Thirty years ago, my very first book was published. It was called Sweet Temptation and was written under the pen-name of Caroline Standish. I hadn’t spent long agonising over that title. The publisher wanted something that sounded passionate and sexy and this was the first one I suggested. However, thinking about it now, I can see that it has no relevance at all to a historical romance set in the 1820s. I have renamed the revamped version The Earl’s Captive, which is much more relevant to the storyline and it should be up on Kindle soon.

Titles go through phases. In 18th century Britain, the fashion was to name a book after the hero or heroine, hence Clarissa (Samuel Richardson), Tom Jones (Henry Fielding) and Robinson Crusoe (Daniel Defoe). In the last few years, there has been a fashion for long titles that almost tumble off the cover: The Curious Incident of the Dog In the Nighttime; After the Wreck, I Picked Myself Up, Spread My Wings and Flew Away (Joyce Carol Oates). However, this is nothing new. I remember my shock, back in 1976, at seeing the unwieldy title, If You Meet Buddha On The Road, Kill Him (Sheldon Kopp). Of course, I read it just because all my friends had their noses stuck in it, and it was debated avidly after a few drags of wacky baccy. Well, it was the Seventies!

What is the purpose in choosing such long titles? Were they picked for shock value alone, to make the random browser intrigued enough to pick the book off the shelf? When I see a lengthy title, my innate book title prejudice kicks in and I think, ‘If the title is so over-wordy, I bet the contents will be, too,’ and I am instantly put off. Or I decide that the author is showing off.

There have been titles I’ve hated so much that I nearly didn’t read the book, even though the reviews were good.
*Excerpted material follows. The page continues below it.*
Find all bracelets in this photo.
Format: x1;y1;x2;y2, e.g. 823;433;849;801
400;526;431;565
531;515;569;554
One example is Gone Girl, which struck me as being so ungrammatical that I expected the content to be lazily written. It wasn’t, of course, it was just my title prejudice at work at work again.

I have just been scanning recent book releases (once, it was only records and the odd animal that were ‘released’) and the fashion seems to be for descriptive titles that reflect the contents. There’s Vanessa Curtis’s amazing, heart-wrenching The Earth Is Singing; Bill Bryson’s The Road to Little Dribbling, which I can’t wait to start; Peter James’s The House on Cold Hill; Kate Morton’s The Lake House; Bernard Cornwell’s Warriors of the Storm. Good, strong, unpretentious titles that lure you in by their very simplicity.

I wonder what will come next, in 2016? Titles containing foreign words and phrases? Kathy Reichs has already set this trend with Déjà Dead and Death du Jour. Literary quotes? Psychobabble titles? Computer-term titles? Ooh, The Keyboard Killer! I feel a plot coming on.